━━━━━ The input

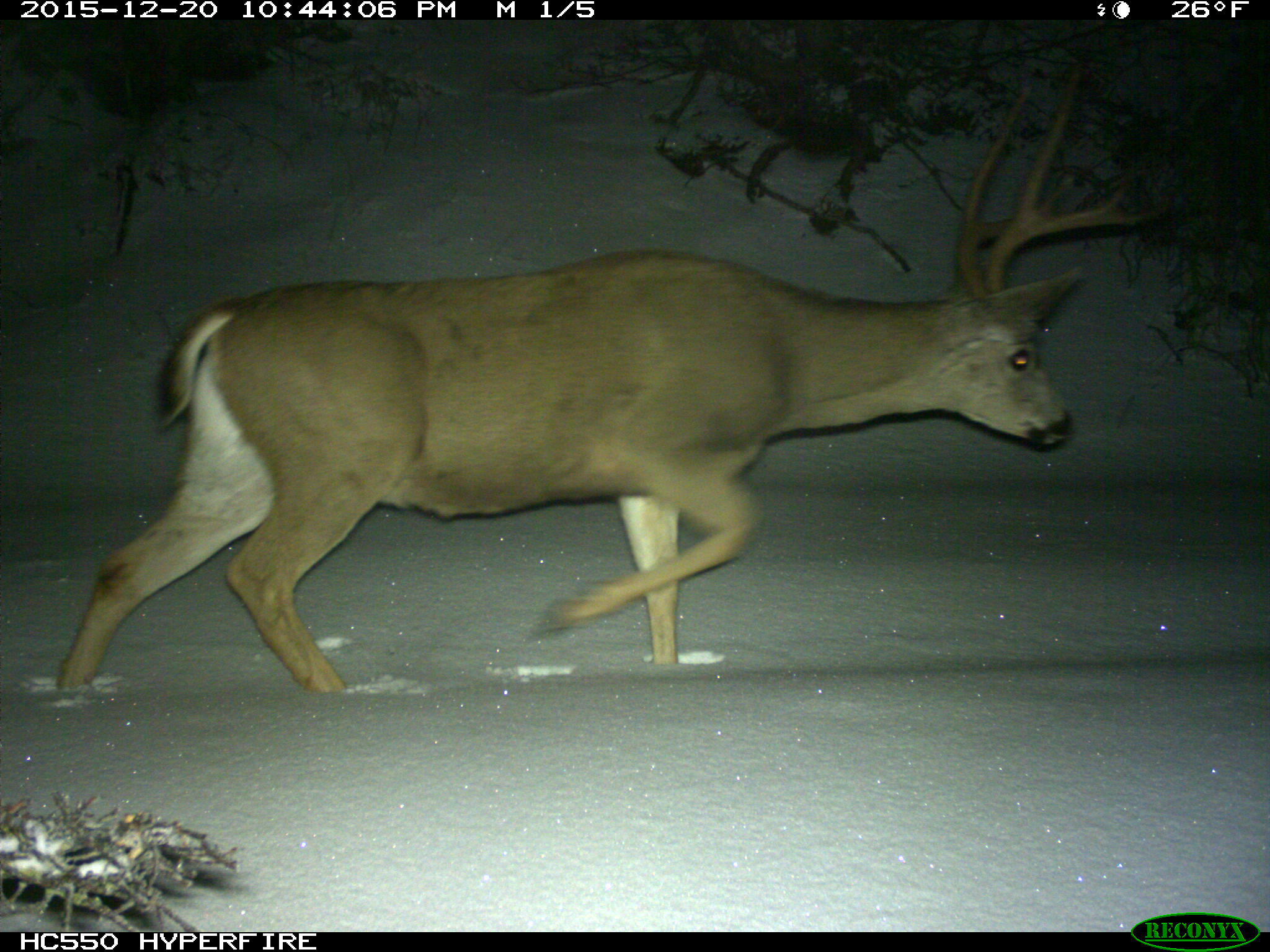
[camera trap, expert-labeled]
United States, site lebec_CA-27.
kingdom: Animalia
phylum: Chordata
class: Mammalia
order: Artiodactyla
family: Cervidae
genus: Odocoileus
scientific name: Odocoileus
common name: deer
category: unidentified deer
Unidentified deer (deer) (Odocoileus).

━━━━━━━━━━
━━━━━ The input

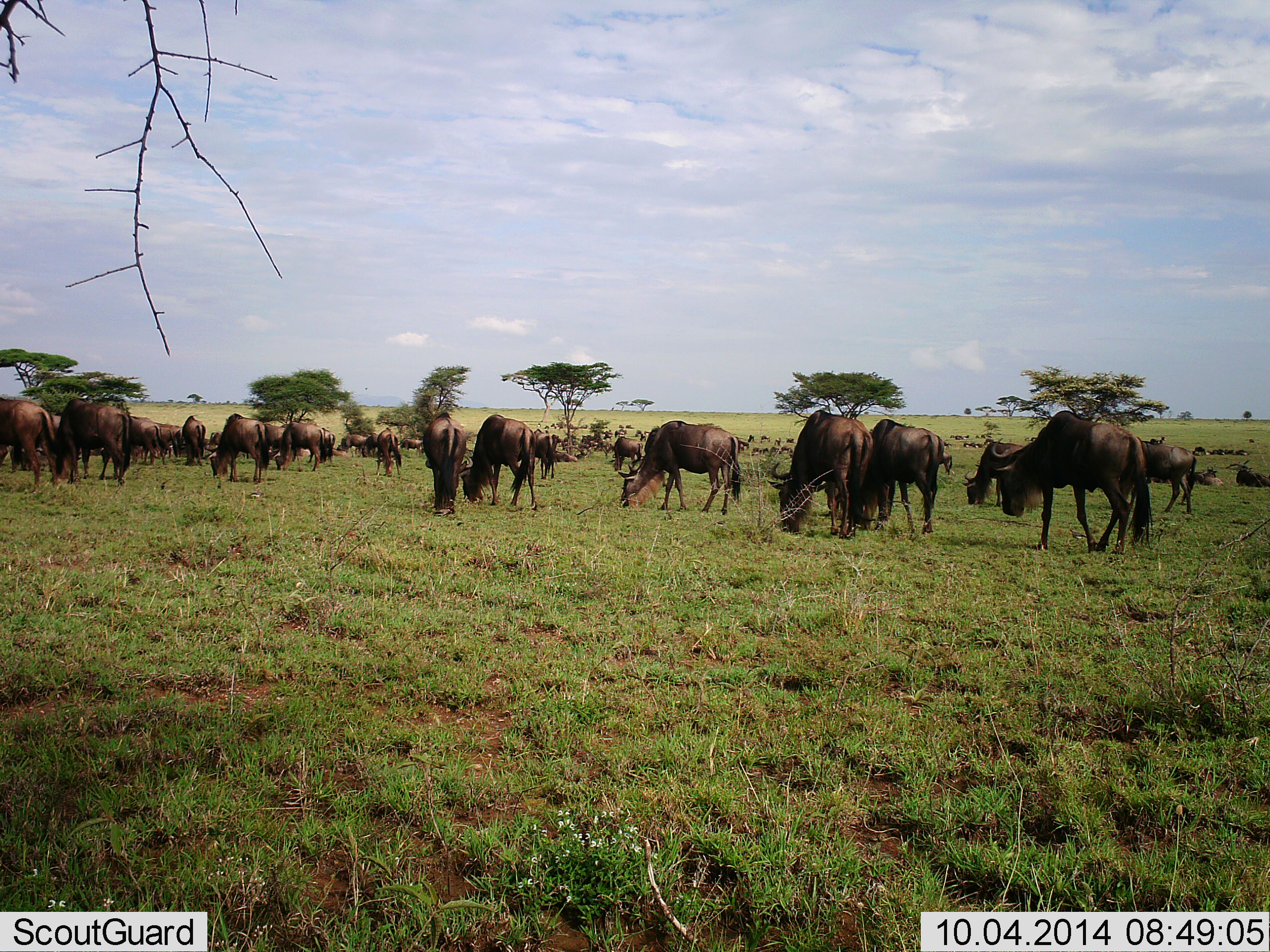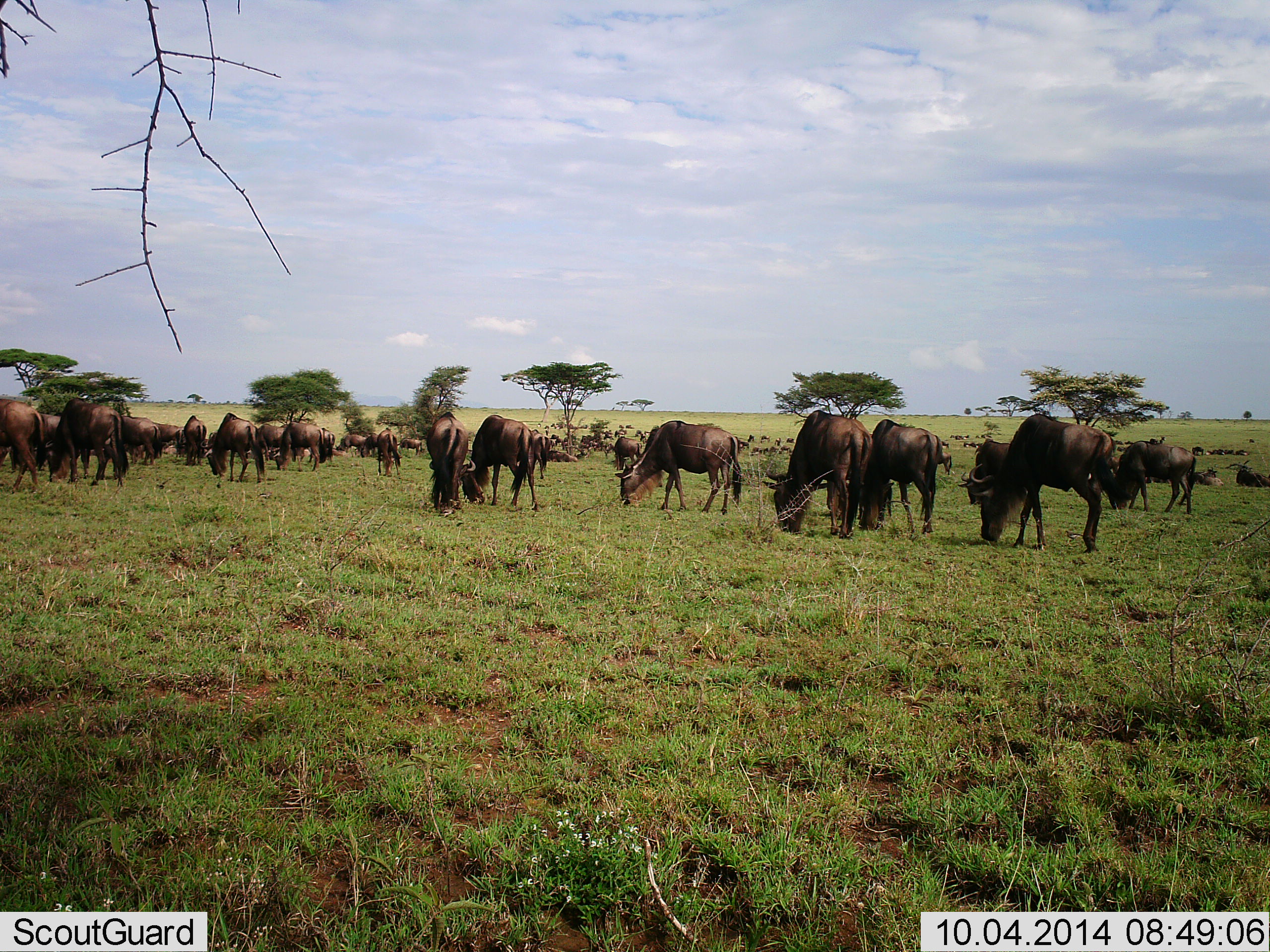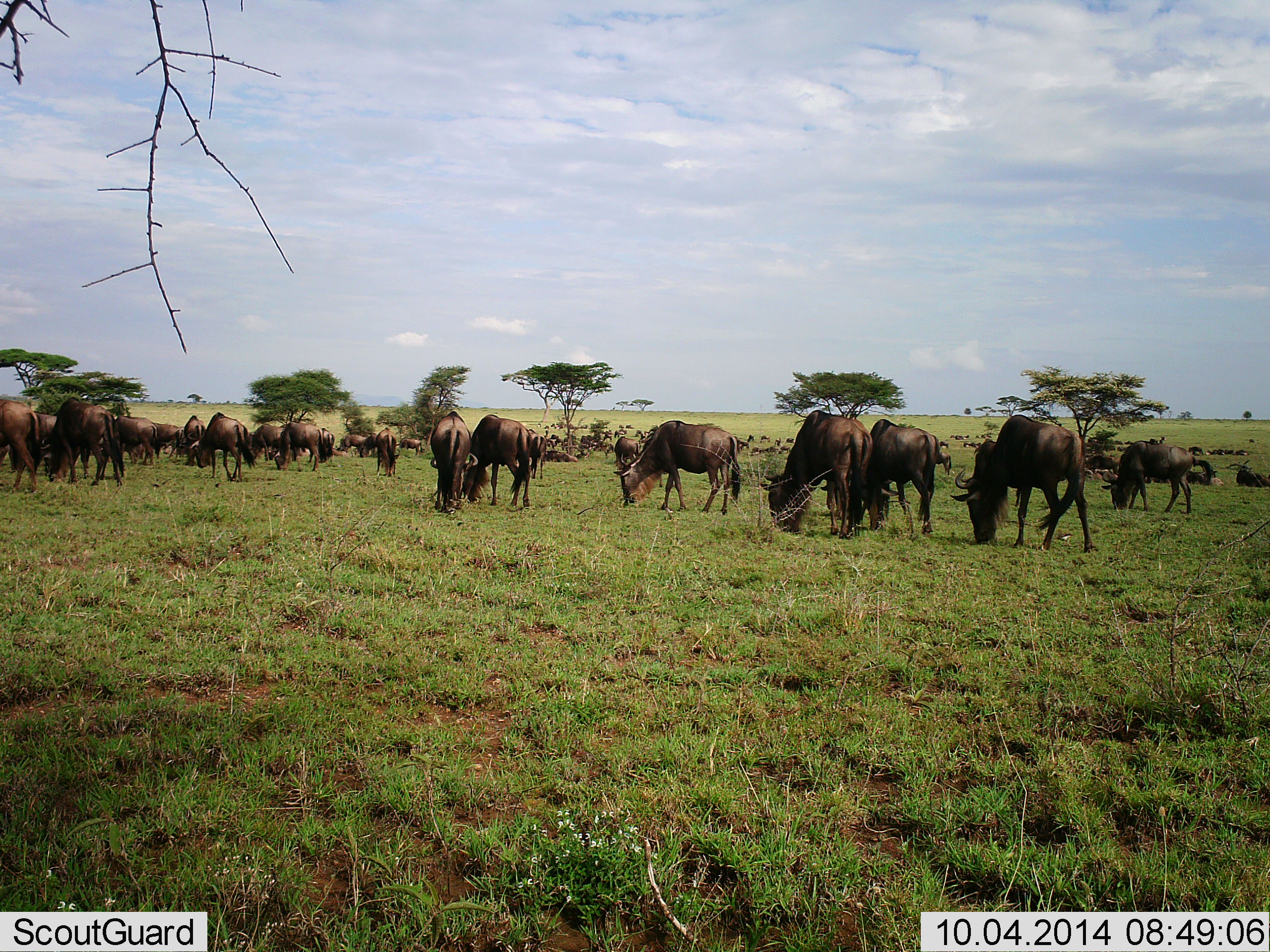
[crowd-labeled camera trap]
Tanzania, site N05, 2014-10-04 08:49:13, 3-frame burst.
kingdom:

━━━━━━━━━━
━━━━━ The input

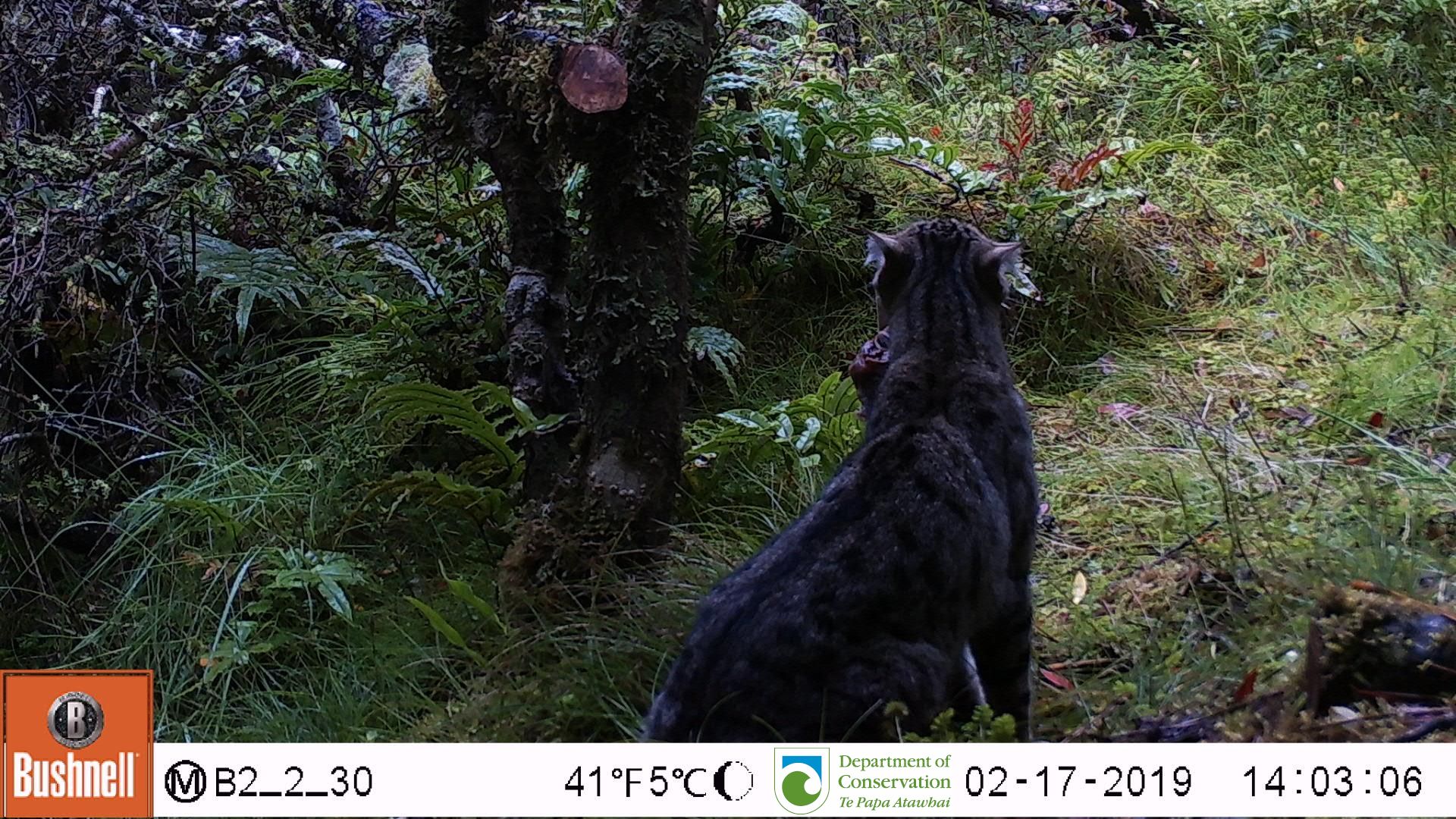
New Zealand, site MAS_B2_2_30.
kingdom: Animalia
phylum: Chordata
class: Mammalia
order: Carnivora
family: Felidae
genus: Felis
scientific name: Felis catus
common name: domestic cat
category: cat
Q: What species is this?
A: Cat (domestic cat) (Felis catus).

━━━━━━━━━━

> _Task brief_
Select every line above that contains the word "site", and copy it.

> _Exercise output_
United States, site lebec_CA-27.
Tanzania, site N05, 2014-10-04 08:49:13, 3-frame burst.
New Zealand, site MAS_B2_2_30.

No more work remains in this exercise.